• [OBJET DE L'EXERCICE]
Recopiez mot pour mot chaque ligne de la liste qui suit, du début à la fin.

• [LISTE FOURNIE]
********************

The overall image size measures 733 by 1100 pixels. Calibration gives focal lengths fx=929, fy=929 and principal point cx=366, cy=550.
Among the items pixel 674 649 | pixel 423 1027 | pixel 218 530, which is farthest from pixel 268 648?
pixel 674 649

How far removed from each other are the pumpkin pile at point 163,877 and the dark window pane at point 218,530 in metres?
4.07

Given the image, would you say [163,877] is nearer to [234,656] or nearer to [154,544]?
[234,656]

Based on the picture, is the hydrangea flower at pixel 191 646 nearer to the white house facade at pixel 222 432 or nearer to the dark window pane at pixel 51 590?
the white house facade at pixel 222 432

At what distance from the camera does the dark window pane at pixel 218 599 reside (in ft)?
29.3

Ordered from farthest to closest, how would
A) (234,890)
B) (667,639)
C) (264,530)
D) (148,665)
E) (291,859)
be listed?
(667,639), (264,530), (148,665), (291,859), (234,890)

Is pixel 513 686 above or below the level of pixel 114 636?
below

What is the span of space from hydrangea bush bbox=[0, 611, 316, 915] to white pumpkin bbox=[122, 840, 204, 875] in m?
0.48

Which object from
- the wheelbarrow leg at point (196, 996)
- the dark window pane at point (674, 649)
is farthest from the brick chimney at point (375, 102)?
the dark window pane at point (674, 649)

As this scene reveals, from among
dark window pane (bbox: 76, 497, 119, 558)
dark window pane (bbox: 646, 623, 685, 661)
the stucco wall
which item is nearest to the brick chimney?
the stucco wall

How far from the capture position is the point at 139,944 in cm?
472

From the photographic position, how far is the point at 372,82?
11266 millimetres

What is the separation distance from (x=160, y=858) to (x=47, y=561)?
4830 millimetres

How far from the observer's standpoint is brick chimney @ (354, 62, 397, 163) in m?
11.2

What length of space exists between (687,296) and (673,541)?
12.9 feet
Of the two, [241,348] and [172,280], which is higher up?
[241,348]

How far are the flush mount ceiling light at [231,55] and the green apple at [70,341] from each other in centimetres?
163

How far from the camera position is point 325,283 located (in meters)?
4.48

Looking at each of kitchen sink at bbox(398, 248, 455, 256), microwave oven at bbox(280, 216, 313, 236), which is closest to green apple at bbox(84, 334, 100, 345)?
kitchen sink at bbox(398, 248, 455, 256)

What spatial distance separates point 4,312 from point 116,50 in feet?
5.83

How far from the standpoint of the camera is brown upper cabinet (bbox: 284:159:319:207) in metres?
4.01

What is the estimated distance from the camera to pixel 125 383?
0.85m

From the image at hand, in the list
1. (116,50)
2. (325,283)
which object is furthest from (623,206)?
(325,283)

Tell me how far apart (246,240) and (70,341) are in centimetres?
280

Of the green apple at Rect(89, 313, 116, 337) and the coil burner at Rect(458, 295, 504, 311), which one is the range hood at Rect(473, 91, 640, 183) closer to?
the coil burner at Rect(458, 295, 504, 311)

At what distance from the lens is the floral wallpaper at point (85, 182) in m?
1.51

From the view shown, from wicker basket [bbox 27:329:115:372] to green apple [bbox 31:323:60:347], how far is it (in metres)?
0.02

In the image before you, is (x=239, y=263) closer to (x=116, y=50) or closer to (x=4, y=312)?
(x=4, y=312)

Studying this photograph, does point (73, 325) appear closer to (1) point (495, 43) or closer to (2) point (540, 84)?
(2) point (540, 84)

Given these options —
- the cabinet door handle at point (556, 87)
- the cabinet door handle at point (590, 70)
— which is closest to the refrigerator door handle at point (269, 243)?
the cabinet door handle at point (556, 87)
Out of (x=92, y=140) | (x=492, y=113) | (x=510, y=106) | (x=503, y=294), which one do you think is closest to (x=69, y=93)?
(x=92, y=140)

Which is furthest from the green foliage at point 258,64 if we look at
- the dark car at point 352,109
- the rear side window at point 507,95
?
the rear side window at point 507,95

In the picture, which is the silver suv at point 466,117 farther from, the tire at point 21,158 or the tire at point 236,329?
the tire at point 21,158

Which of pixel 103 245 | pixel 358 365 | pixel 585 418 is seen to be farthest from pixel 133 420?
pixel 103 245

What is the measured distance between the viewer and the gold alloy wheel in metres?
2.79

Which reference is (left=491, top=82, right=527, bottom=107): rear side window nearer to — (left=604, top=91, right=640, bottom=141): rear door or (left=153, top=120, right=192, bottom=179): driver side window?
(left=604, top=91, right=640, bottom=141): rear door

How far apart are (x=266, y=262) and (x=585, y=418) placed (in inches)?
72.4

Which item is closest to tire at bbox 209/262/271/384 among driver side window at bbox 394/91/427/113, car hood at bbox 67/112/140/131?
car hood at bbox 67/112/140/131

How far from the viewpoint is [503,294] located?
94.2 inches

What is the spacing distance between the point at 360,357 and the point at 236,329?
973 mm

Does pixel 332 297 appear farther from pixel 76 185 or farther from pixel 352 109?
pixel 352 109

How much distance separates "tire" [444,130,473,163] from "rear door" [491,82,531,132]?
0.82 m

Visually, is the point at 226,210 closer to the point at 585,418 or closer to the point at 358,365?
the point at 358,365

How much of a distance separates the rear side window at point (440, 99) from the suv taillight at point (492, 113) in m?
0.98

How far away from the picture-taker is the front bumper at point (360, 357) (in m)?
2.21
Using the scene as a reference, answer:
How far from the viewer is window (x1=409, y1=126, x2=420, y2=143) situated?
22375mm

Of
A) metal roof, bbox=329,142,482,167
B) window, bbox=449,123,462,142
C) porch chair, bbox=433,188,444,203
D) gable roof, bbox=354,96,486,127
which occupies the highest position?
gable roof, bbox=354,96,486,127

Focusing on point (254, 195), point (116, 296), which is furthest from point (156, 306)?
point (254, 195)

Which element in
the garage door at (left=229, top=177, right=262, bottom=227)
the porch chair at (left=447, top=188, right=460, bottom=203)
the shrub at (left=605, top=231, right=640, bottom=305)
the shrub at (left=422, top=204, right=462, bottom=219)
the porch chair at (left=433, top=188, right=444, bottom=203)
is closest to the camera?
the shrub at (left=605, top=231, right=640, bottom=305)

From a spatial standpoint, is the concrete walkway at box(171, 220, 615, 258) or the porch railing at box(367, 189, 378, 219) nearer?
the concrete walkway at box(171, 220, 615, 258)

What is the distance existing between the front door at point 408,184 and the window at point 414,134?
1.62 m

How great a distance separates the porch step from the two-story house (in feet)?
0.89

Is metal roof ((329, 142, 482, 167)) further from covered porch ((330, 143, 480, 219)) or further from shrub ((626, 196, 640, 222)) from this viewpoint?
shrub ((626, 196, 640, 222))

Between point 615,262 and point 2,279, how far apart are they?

********************

• [RÉSULTAT ATTENDU]
The overall image size measures 733 by 1100 pixels. Calibration gives focal lengths fx=929, fy=929 and principal point cx=366, cy=550.
Among the items pixel 674 649 | pixel 423 1027 | pixel 218 530, which is farthest from pixel 268 648?
pixel 674 649

How far removed from each other are the pumpkin pile at point 163,877 and the dark window pane at point 218,530 in metres?
4.07

Given the image, would you say [163,877] is nearer to [234,656] or nearer to [154,544]?
[234,656]

Based on the picture, is the hydrangea flower at pixel 191 646 nearer to the white house facade at pixel 222 432 or nearer to the dark window pane at pixel 51 590?
the white house facade at pixel 222 432

At what distance from the camera does the dark window pane at pixel 218 599 reside (in ft)?
29.3

Ordered from farthest to closest, how would
A) (234,890)
B) (667,639)
C) (264,530)
D) (148,665)
E) (291,859)
be listed?
(667,639), (264,530), (148,665), (291,859), (234,890)

Is pixel 513 686 above or below the level of pixel 114 636?
below

What is the span of space from hydrangea bush bbox=[0, 611, 316, 915] to white pumpkin bbox=[122, 840, 204, 875] in m?
0.48

Which object from
- the wheelbarrow leg at point (196, 996)
- the dark window pane at point (674, 649)
is farthest from the brick chimney at point (375, 102)?
the dark window pane at point (674, 649)

As this scene reveals, from among
dark window pane (bbox: 76, 497, 119, 558)
dark window pane (bbox: 646, 623, 685, 661)
the stucco wall
which item is nearest to the brick chimney?
the stucco wall

How far from the capture position is the point at 139,944 in cm?
472

From the photographic position, how far is the point at 372,82?
11266 millimetres

What is the separation distance from (x=160, y=858) to (x=47, y=561)?
4830 millimetres

How far from the observer's standpoint is brick chimney @ (354, 62, 397, 163) in m?
11.2

What length of space exists between (687,296) and (673,541)?
12.9 feet
Of the two, [241,348] and [172,280], which is higher up?
[241,348]

How far are the flush mount ceiling light at [231,55] and the green apple at [70,341] from each other in centimetres?
163

How far from the camera position is point 325,283 located (in meters)?
4.48

Looking at each of kitchen sink at bbox(398, 248, 455, 256), microwave oven at bbox(280, 216, 313, 236), which is closest to green apple at bbox(84, 334, 100, 345)?
kitchen sink at bbox(398, 248, 455, 256)

What spatial distance separates point 4,312 from point 116,50 in feet?
5.83

How far from the standpoint of the camera is brown upper cabinet (bbox: 284:159:319:207) in metres?
4.01

What is the estimated distance from the camera to pixel 125 383?
0.85m

From the image at hand, in the list
1. (116,50)
2. (325,283)
which object is furthest from (623,206)?
(325,283)

Tell me how far apart (246,240) and (70,341) are in centimetres?
280

Of the green apple at Rect(89, 313, 116, 337) and the coil burner at Rect(458, 295, 504, 311), which one is the range hood at Rect(473, 91, 640, 183) closer to?
the coil burner at Rect(458, 295, 504, 311)

At what distance from the lens is the floral wallpaper at point (85, 182) in m?
1.51

From the view shown, from wicker basket [bbox 27:329:115:372] to green apple [bbox 31:323:60:347], how far is it (in metres)?
0.02

In the image before you, is (x=239, y=263) closer to (x=116, y=50) or closer to (x=4, y=312)?
(x=4, y=312)

Studying this photograph, does point (73, 325) appear closer to (1) point (495, 43) or closer to (2) point (540, 84)?
(2) point (540, 84)

Given these options —
- the cabinet door handle at point (556, 87)
- the cabinet door handle at point (590, 70)
— which is closest to the refrigerator door handle at point (269, 243)?
the cabinet door handle at point (556, 87)
Out of (x=92, y=140) | (x=492, y=113) | (x=510, y=106) | (x=503, y=294), which one do you think is closest to (x=69, y=93)?
(x=92, y=140)

Which is furthest from the green foliage at point 258,64 if we look at
- the dark car at point 352,109
- the rear side window at point 507,95
?
the rear side window at point 507,95

In the picture, which is the silver suv at point 466,117 farther from, the tire at point 21,158 or the tire at point 236,329?
the tire at point 21,158

Which of pixel 103 245 | pixel 358 365 | pixel 585 418 is seen to be farthest from pixel 133 420?
pixel 103 245

What is the measured distance between the viewer and the gold alloy wheel in metres?
2.79

Which reference is (left=491, top=82, right=527, bottom=107): rear side window nearer to — (left=604, top=91, right=640, bottom=141): rear door or (left=153, top=120, right=192, bottom=179): driver side window?
(left=604, top=91, right=640, bottom=141): rear door

How far apart are (x=266, y=262) and (x=585, y=418) placed (in inches)?
72.4

Which item is closest to tire at bbox 209/262/271/384 among driver side window at bbox 394/91/427/113, car hood at bbox 67/112/140/131?
car hood at bbox 67/112/140/131

How far from the viewpoint is [503,294] located?
94.2 inches

What is the spacing distance between the point at 360,357 and the point at 236,329?
973 mm

Does pixel 332 297 appear farther from pixel 76 185 or farther from pixel 352 109?
pixel 352 109

How much distance separates "tire" [444,130,473,163] from "rear door" [491,82,531,132]?
0.82 m

Visually, is the point at 226,210 closer to the point at 585,418 or closer to the point at 358,365?
the point at 358,365

How much of a distance separates the rear side window at point (440, 99) from the suv taillight at point (492, 113) in m?
0.98

How far away from the picture-taker is the front bumper at point (360, 357) (in m)?
2.21
Using the scene as a reference, answer:
How far from the viewer is window (x1=409, y1=126, x2=420, y2=143) situated?
22375mm

Of
A) metal roof, bbox=329,142,482,167
B) window, bbox=449,123,462,142
C) porch chair, bbox=433,188,444,203
D) gable roof, bbox=354,96,486,127
which occupies the highest position?
gable roof, bbox=354,96,486,127

Focusing on point (254, 195), point (116, 296), which is furthest from point (156, 306)?
point (254, 195)

Which element in
the garage door at (left=229, top=177, right=262, bottom=227)
the porch chair at (left=447, top=188, right=460, bottom=203)
the shrub at (left=605, top=231, right=640, bottom=305)
the shrub at (left=422, top=204, right=462, bottom=219)
the porch chair at (left=433, top=188, right=444, bottom=203)
is closest to the camera?
the shrub at (left=605, top=231, right=640, bottom=305)

From a spatial standpoint, is the concrete walkway at box(171, 220, 615, 258) or the porch railing at box(367, 189, 378, 219) nearer?
the concrete walkway at box(171, 220, 615, 258)

What is the distance existing between the front door at point 408,184 and the window at point 414,134?
1.62 m

How great a distance separates the porch step from the two-story house (in feet)?
0.89

Is metal roof ((329, 142, 482, 167)) further from covered porch ((330, 143, 480, 219)) or further from shrub ((626, 196, 640, 222)) from this viewpoint?
shrub ((626, 196, 640, 222))

Between point 615,262 and point 2,279, how far apart are they?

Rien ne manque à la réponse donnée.